To perform live cell imaging of the third instar larval brain, begin by collecting the dissected brains and the isolated fat bodies in the last well of a three well dissection dish containing the dissection and imaging medium. Place a gas permeable membrane on the back of a slide and press the split ring into the center. Using a 200 microliter micro pipette, transfer up to 10 dissected brains with maximum possible fat bodies and 130 to 140 microliters of the medium onto the center of the membrane.
Orient the brains according to the neural stem cell population to be imaged and the microscope type, ensuring the samples are close to the microscope's objective. For example, to image neural stem cells in the central brain lobes, ensure the brain lobes are closest to the objective. Then gently place a glass cover slip over the solution on the membrane to spread the solution with the brain's and fat bodies throughout the membrane.

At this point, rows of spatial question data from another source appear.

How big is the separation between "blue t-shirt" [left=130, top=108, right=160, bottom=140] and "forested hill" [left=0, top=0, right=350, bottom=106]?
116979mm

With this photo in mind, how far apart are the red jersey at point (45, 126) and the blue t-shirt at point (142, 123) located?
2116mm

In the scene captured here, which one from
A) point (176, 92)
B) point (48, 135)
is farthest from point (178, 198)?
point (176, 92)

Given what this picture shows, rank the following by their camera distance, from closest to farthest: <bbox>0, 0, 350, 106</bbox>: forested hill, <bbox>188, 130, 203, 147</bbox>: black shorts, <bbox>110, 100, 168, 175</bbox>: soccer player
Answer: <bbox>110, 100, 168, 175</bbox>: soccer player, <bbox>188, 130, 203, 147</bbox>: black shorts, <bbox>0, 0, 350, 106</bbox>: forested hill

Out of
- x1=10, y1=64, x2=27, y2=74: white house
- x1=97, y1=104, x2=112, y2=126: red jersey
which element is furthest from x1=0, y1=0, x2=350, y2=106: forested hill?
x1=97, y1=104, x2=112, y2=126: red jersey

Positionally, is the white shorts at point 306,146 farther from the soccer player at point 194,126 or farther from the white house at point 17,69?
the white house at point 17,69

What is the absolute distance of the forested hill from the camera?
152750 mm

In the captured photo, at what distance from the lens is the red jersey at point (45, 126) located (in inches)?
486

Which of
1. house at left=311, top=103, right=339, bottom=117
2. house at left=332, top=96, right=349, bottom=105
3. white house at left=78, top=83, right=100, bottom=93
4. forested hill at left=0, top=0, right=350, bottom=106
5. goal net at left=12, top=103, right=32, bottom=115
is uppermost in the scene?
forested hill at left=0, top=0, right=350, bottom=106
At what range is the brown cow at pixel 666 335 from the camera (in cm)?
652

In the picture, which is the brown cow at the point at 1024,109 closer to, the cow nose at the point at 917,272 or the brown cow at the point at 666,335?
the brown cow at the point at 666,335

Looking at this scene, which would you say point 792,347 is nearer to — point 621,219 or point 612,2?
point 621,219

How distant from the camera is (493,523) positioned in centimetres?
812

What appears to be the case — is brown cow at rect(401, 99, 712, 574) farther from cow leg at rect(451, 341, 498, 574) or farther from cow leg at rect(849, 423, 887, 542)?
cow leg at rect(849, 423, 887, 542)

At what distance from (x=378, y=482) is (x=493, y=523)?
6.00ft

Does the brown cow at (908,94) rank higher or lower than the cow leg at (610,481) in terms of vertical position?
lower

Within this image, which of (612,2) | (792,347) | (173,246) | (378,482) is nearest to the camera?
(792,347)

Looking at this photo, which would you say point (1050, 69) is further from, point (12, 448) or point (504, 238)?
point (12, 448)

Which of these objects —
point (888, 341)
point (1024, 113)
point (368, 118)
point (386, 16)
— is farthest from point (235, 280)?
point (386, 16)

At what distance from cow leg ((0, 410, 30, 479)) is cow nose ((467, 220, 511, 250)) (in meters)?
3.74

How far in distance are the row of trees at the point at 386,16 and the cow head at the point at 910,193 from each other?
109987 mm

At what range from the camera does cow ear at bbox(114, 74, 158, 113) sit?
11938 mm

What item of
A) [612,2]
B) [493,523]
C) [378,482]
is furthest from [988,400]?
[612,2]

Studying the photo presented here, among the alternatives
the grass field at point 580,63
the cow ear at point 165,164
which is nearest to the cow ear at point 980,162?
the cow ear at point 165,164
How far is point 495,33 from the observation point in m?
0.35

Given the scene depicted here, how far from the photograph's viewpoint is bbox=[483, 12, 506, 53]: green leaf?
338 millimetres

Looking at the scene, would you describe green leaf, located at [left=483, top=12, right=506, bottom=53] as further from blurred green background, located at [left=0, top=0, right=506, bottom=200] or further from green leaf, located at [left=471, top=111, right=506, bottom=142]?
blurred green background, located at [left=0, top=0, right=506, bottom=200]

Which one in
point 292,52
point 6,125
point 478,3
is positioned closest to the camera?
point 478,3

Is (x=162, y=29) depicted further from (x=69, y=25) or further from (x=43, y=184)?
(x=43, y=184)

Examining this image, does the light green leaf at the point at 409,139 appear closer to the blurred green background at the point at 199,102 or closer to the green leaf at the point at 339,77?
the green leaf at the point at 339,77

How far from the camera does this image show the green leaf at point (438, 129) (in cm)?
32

Hold the laboratory tissue at the cover slip edge to blot excess solution until the brains touch the cover slip without being squashed. Next, immobilize the cover slip by applying molten petroleum jelly along its edges using a paintbrush and allow the jelly to solidify. Add 400 microliters of imaging medium to a well in a multi well micro slide.
Transfer the previously dissected fat bodies to this well. Then, place up to 10 brains in a cluster near the center of the well. Orient the brains according to the neural stem cell population to be imaged and the microscope type.
Allow the brains to settle in the well for two to five minutes. Cover the micro slide with the slide cover before transferring it to the microscope. Start the acquisition process using the lowest laser power and exposure time to minimize photo bleaching.
Imaging of larval brains expressing UAS driven Cherry-Jupiter and androgynously tagged pins GFP using multi-well imaging slides and without fat body supplementation revealed that the pins formed a pronounced apical crescent in dividing neuroblasts to which the mitotic spindles consistently aligned during mitosis. In those samples, the cell cycle length increased with increasing imaging time. Samples that were imaged in a fat body supplemented medium on a membrane-bound slide did not show an increase in cell cycle length.
Furthermore, neuroblasts with four divisions were observed on the 10 hour membrane-bound slide.